Les Britanniques déchirent le voile, cela fait longtemps que l’Europe nous déçoit et eux en tirent les conséquences d’une certaine manière.

C’est un saut dans l’inconnu. L’idée que Boris Johnson défend me paraît hors de propos, il dit : « ce n’est pas parce que l’on s’en va que ça va changer quelque chose ». Le climat dans les instances de décisions européennes va évidemment changer profondément parce que chaque fois qu’un représentant britannique va vouloir se mêler d’une question, on va évidemment s’exposer à un refus. Il y a 1200 fonctionnaires britanniques très importants, ils avaient marqué des points depuis des décennies, ils avaient savamment installé leurs diplomates dans beaucoup de fonctions essentielles dans des domaines comme l’agriculture, le commerce, et là maintenant il faut qu’ils s’en aillent. Cela va permettre à l’Europe de se forger une nouvelle idée. La principale question est : qu’allons-nous faire du projet européen ? La Grande-Bretagne a décidé de sortir, elle va d’ailleurs connaitre des divisions internes terribles avec l’Écosse et l’Irlande. Quand vous pensez que l’on va devoir remettre des postes aux frontières entre Dublin et Belfast… Il va falloir des gardes-frontières et des passeports ! Vous avez entendu Sinn Fein ce matin dire : « faisons un référendum pour la réunification de l’Irlande » et l’Écosse « faisons un référendum pour nous séparer de la Grande-Bretagne puisque nous voulons rester dans l’Union Européenne et nos citoyens veulent le manifester par le vote ».

Beaucoup d’Européens convaincus disent que c’est l’occasion pour relancer l’Europe.

Qui a la responsabilité ? Je pense que la responsabilité appartient aux dirigeants. Le problème que l’on a rencontré est que les dirigeants, particulièrement les dirigeants français, sont restés sans rien dire de compréhensible sur le destin de l’Europe durant la dernière période. Quand il y avait des sommets Angela Merkel / François Hollande, il s’agissait de conférences de presse de langue de bois afin de rester suffisamment longtemps à l’antenne pour faire croire que l’on avait dit quelque chose.

Et maintenant, peut-on dire des choses concrètes ?

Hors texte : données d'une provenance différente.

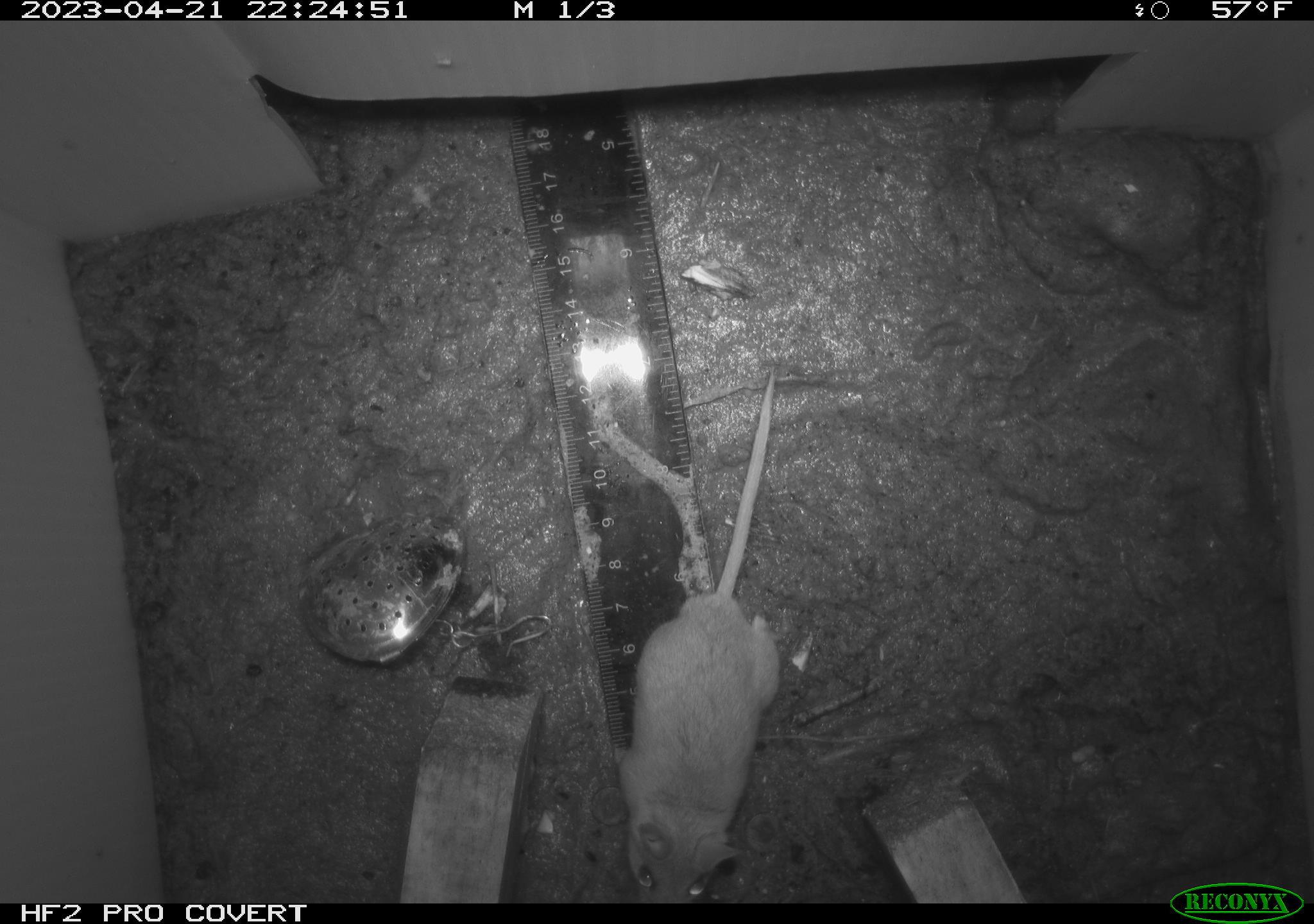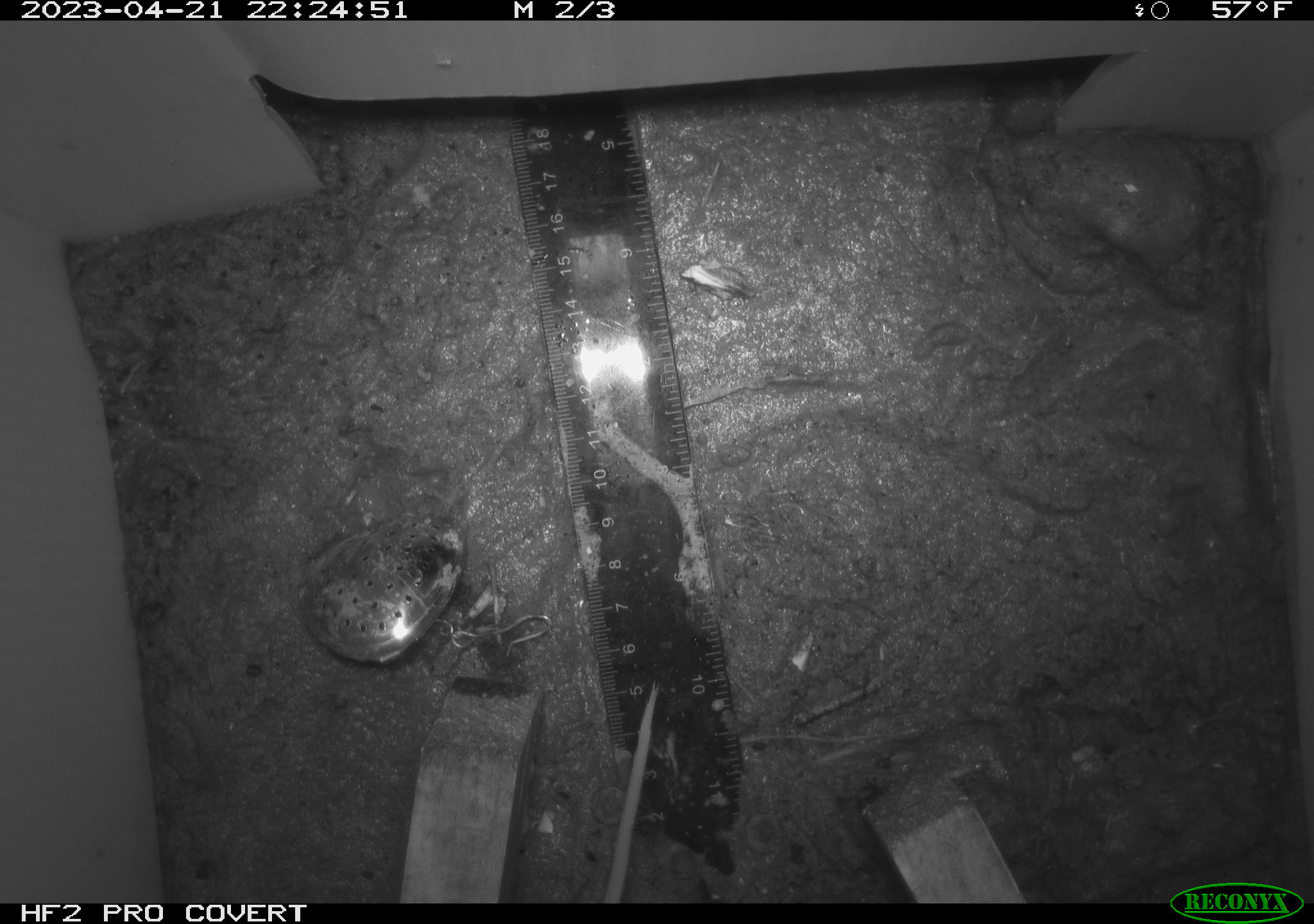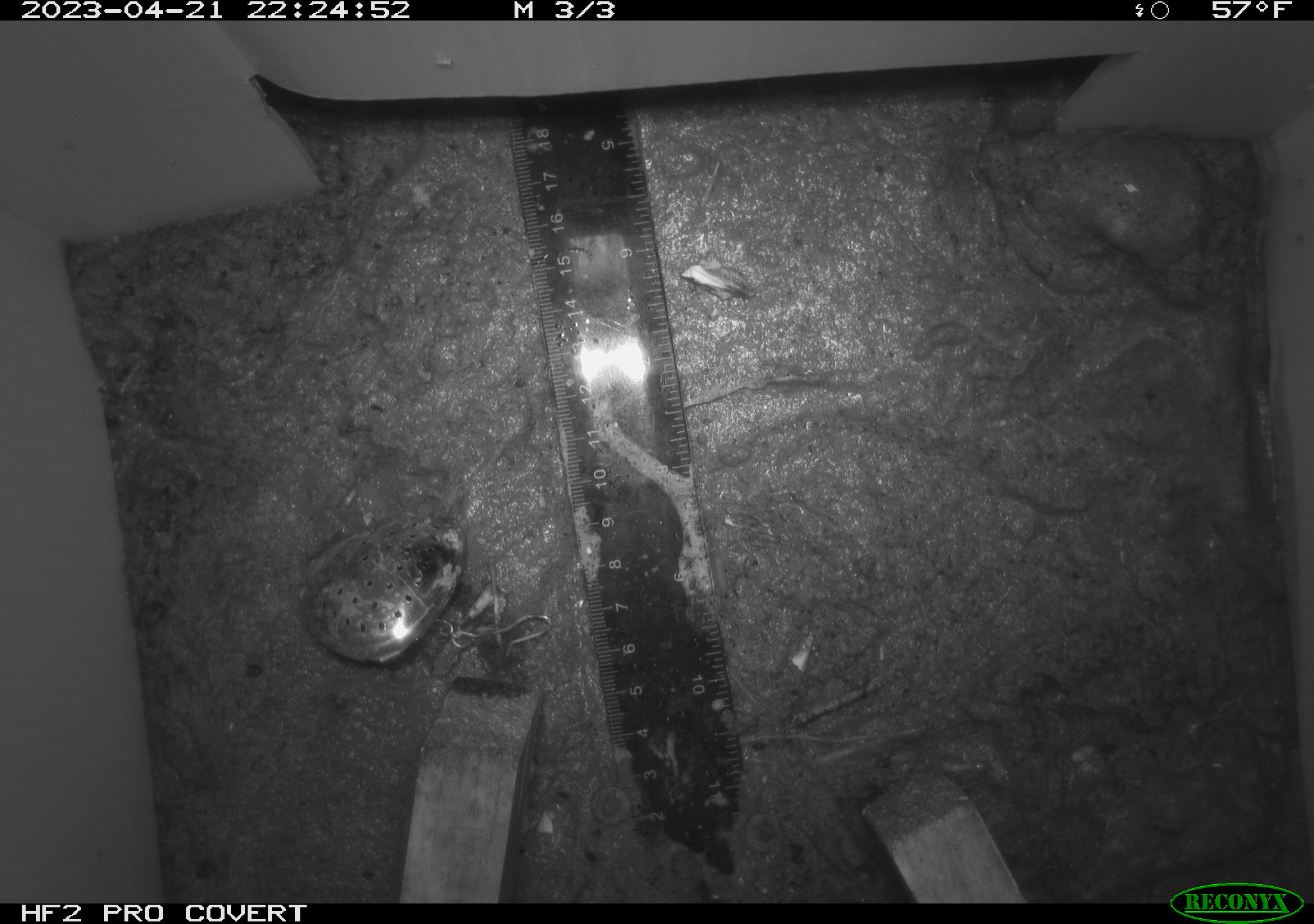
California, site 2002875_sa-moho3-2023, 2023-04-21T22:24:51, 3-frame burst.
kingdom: Animalia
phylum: Chordata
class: Mammalia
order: Rodentia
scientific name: Rodentia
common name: mouse species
Mouse species (Rodentia).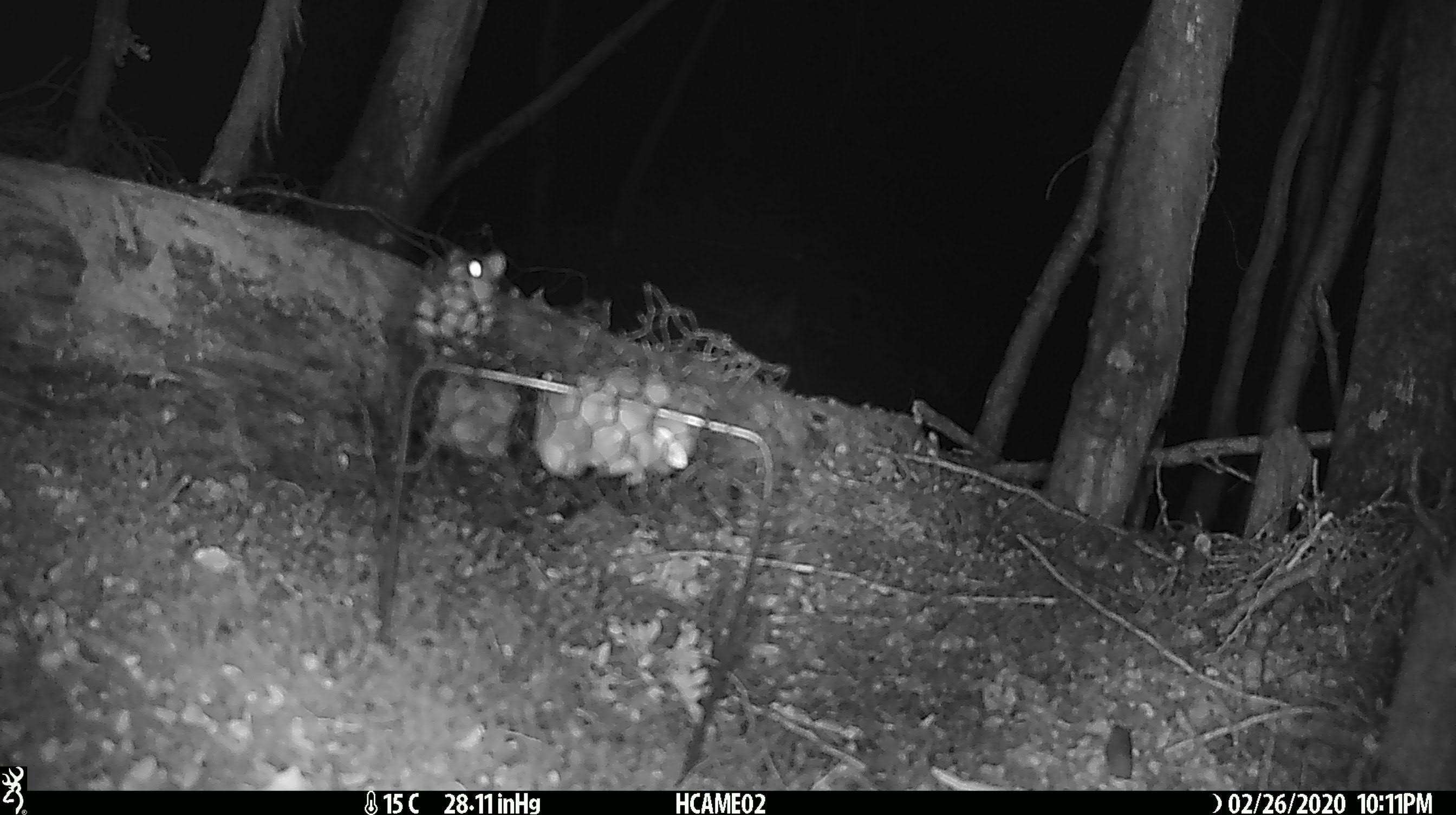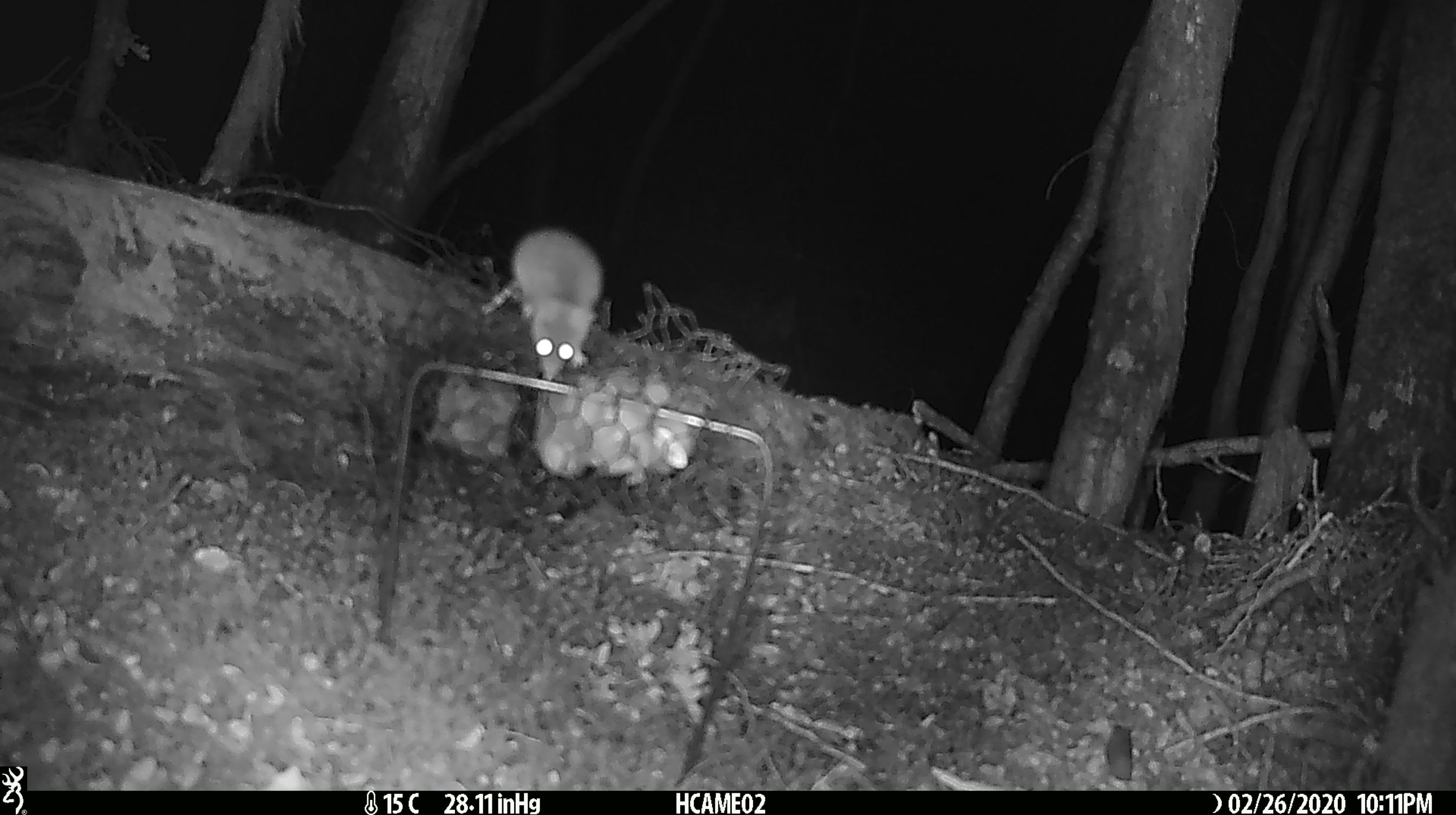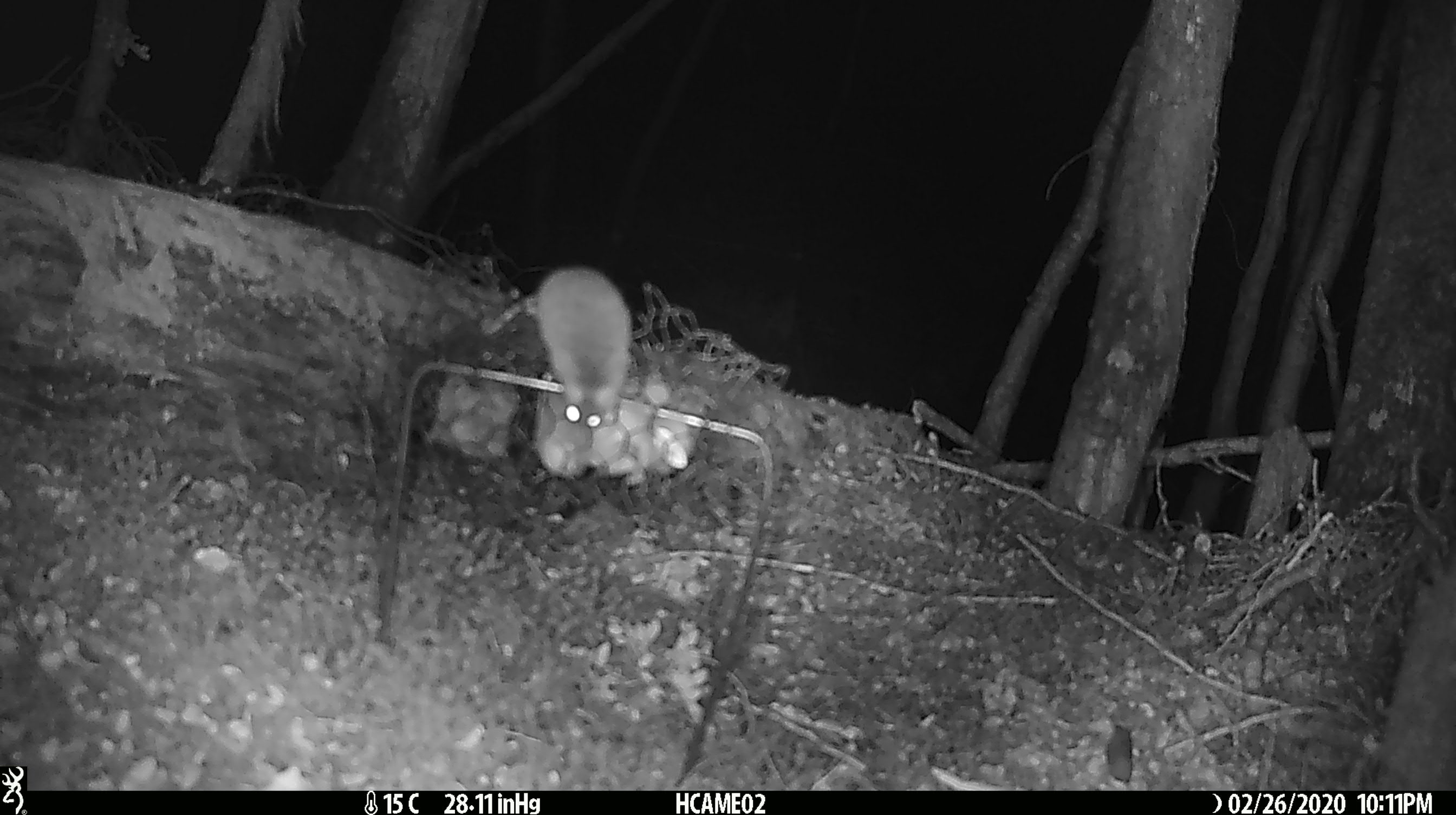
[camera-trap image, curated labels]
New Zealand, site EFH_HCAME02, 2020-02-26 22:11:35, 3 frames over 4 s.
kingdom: Animalia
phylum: Chordata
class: Mammalia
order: Rodentia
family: Muridae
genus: Mus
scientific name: Mus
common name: mouse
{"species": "mouse (Mus)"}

Je pense que l’on peut dire des choses concrètes à condition que l’on ait des choses concrètes dans la tête. Un homme d’Etat doit répondre à deux exigences : avoir une vision et être capable de faire partager cette vision à ceux qui l’ont élu, à son peuple, à ceux qu’il doit entrainer. Pour le moment, on ne peut pas dire que cela ait été frappant dans la manière dont les dirigeants français se sont comportés au travers du temps. Donc nous sommes là devant une responsabilité d’hommes d’État, pas de gens qui suivent l’opinion mais de gens qui sont capables de proposer un chemin et un horizon. Les questions auxquelles on doit répondre pour que ça ne reste pas des phrases vides sont les suivantes : la première question est d’une nécessité brûlante et impossible à écarter, les décisions européennes relèvent d’une démocratie dans lesquelles les peuples ont quelque chose à comprendre et à savoir, ça veut dire que personne ne sait quelles décisions on prépare à Bruxelles, de quelles manières ces décisions sont mises en place et quand elles sont prises. Deuxième question, les citoyens ont le droit, non seulement à une information, mais aussi à une participation par leurs élus nationaux aux décisions prises. Nous sommes dans une Europe diplomatique, il faut faire une Europe démocratique. Il faut que tous ceux qui nous écoutent sachent ce que l’on prépare pour octobre, novembre, décembre au sein de l’Union européenne. Pour l’instant cela n’a jamais été fait et c’est très facile à faire. Deuxième point : l’Europe doit s’occuper de l’essentiel et non de l’accessoire ! Je vous donne une idée simple : on a des normes à produire pour que l’on puisse échanger des produits – ces derniers doivent correspondre à un certain nombre de règles – et bien créons un institut de normalisation qui soit distinct de l’Europe politique. Mettons cette organisation à Milan, Varsovie ou Marseille, comme on veut, mais qu’on ne la confonde plus avec le travail politique sur les grandes questions du monde que l’Europe doit conduire ensemble.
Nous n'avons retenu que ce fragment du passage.